Exercise requirements:
**A)** For the article on the teaching conference, determine whether each statement below agrees with it: (i) the event at USF was the school's third annual Student Success Conference; (ii) Christy Price teaches engineering at Dalton State College; (iii) early in her career, Lois Roma-Deeley met with friends once a year. Answer yes or no for each and quote the words of the article that decide it.
**B)** Continue the article on the teaching conference, beginning after its final sentence.

— begin Text to read —

Make us your home page
Instagram

Today’s top headlines delivered to you daily.

(View our Privacy Policy)

Four best U.S. professors give teaching tips at USF

Carnegie 2012 best professors Todd Pagano, left, and USF’s Autar Kaw share their background and philosophy on teaching Wednesday in Tampa.

DANIEL WALLACE | Times

Carnegie 2012 best professors Todd Pagano, left, and USF’s Autar Kaw share their background and philosophy on teaching Wednesday in Tampa.

TAMPA — When Lois Roma-Deeley started her college teaching career, she got together twice a year with friends in the same situation.

They were all learning how to be good teachers. They poured tea and opened notebooks. And as they reflected on their last few months in the classroom, they always started with the same question: "What do we want to never have happen again?"

Now she is among the best.

Roma-Deeley joined three other nationally recognized professors, including University of South Florida professor of mechanical engineering Autar Kaw, for the school's third annual Student Success Conference on Wednesday at USF.

Faculty, graduate students, provosts, deans and librarians looked on at USF's Marshall Student Center, listening to tips and stories from the four 2012 U.S. Professors of the Year, awarded by the Carnegie Foundation for the Advancement of Teaching and the Council for Advancement and Support of Education.

It's a transformational time in college education, the professors said. Funding is in flux and large numbers of low-income students are finding it harder to get in. The emphasis is on accountability, results and technology.

And while college used to be a smaller, more elite endeavor, now it's a normal and expected path to take. Millennials — those in their 20s and early 30s — don't thrill in gaining information for information's sake, because they can find out anything immediately, said Christy Price, a psychology professor at Dalton State College in Georgia.

"They've been inundated with information from the time they were very young," she said. "Variety is really critical to the modern learner."

Teachers can't talk for long stretches and expect students to stay engaged, Price said. Now, it's about mini-lectures and participation.

— end Text to read —
— begin Dataset entries —

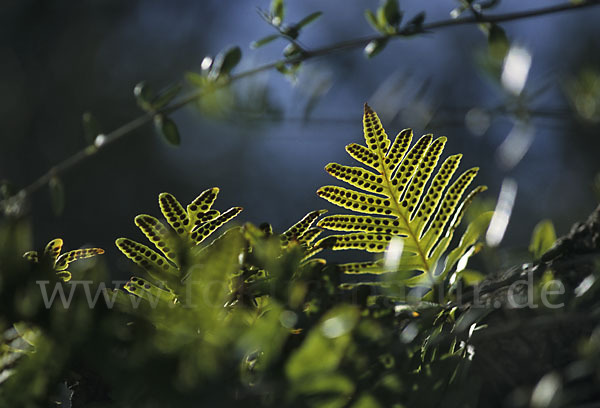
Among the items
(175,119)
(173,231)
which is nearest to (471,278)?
(173,231)

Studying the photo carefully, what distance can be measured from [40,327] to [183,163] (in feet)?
11.1

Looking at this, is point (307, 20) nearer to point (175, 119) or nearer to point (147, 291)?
point (147, 291)

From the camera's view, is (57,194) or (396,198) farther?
(57,194)

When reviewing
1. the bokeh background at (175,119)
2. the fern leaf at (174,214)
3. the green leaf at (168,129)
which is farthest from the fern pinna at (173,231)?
the bokeh background at (175,119)

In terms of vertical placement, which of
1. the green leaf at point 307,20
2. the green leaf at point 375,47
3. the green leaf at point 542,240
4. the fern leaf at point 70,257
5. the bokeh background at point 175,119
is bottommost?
the green leaf at point 542,240

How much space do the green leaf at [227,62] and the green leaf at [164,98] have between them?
3 centimetres

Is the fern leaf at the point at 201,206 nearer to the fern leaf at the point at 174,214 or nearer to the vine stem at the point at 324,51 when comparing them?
the fern leaf at the point at 174,214

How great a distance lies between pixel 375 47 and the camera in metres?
0.37

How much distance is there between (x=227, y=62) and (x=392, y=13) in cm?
11

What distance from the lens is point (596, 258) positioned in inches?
9.5

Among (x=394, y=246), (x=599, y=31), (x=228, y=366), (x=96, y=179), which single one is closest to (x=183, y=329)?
(x=228, y=366)

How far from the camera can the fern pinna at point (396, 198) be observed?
270mm

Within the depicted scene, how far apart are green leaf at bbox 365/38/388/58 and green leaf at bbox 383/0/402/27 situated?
0.5 inches

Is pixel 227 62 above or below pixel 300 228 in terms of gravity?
above
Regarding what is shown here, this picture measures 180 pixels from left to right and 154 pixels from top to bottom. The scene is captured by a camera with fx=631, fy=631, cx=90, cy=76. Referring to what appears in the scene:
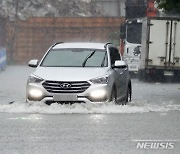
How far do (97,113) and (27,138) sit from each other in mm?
3596

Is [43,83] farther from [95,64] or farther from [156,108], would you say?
[156,108]

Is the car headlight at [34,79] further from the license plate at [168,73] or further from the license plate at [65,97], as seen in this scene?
the license plate at [168,73]

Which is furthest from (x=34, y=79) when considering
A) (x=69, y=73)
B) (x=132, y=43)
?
(x=132, y=43)

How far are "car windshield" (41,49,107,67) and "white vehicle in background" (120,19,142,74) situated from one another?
15.4 m

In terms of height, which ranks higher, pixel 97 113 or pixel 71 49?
pixel 71 49

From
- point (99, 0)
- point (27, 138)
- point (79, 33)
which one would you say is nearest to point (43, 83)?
point (27, 138)

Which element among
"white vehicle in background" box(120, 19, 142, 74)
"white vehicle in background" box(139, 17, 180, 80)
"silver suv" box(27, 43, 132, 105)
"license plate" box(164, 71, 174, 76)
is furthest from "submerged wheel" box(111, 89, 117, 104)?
"white vehicle in background" box(120, 19, 142, 74)

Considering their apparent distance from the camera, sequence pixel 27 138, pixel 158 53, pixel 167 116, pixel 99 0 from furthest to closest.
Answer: pixel 99 0, pixel 158 53, pixel 167 116, pixel 27 138

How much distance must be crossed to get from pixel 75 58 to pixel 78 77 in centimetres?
154

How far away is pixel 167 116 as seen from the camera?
44.5 feet

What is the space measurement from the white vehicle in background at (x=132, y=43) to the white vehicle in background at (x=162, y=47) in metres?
3.13

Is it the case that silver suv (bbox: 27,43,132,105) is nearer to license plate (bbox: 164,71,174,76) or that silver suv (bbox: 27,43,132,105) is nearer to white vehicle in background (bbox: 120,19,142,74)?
license plate (bbox: 164,71,174,76)

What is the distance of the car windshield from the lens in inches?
591

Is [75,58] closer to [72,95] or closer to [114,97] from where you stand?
[114,97]
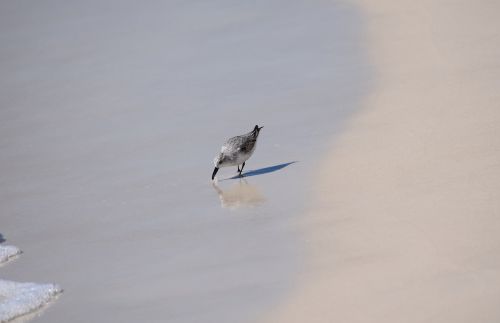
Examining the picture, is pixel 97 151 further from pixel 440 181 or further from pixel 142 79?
pixel 440 181

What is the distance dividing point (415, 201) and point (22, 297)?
147 inches

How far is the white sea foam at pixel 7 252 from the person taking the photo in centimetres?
920

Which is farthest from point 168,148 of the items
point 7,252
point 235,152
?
point 7,252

— end Dataset entries —

Exercise answers:
**A)**
(i) Yes: "for the school's third annual Student Success Conference on Wednesday at USF."
(ii) No: "said Christy Price, a psychology professor at Dalton State College in Georgia."
(iii) No: "she got together twice a year with friends in the same situation."

**B)**
The others agreed. As director of the laboratory science program at the Rochester Institute of Technology's National Technical Institute for the Deaf in New York, Todd Pagano signs to deaf students and speaks to hearing students at the same time. He said it forces him to slow down and use visuals, which benefits every student.

"You have to pulse your classroom with a whole bunch of different modalities," Pagano said. "There's nothing wrong with some chalk talk, but I'm a proponent of not overdoing it. … There's so much wonder in science. Every day in my classroom, there is and will be some sort of fire."

For USF's Kaw, it's about making an emotional connection with students. It can take time, he said, but some students tell him things they're not comfortable telling their parents. And on an academic level, it's about setting high expectations and not wavering.

"Sometimes I do get student comments that I expect too much from them," he said. "The word gets out that I do have high expectations so they do hunker down."

Modern students expect professors to be available 24 hours a day, he said. Kaw hosts lectures on YouTube and asks students to submit input before class. They go into a face-to-face discussion knowing what to focus on. He answers questions on his blog, the Numerical Methods Guy, and is @numericalguy on Twitter.

"I don't believe the instructor is going to be replaced," he said. "What's going to shift is what the role of the instructor is going to be."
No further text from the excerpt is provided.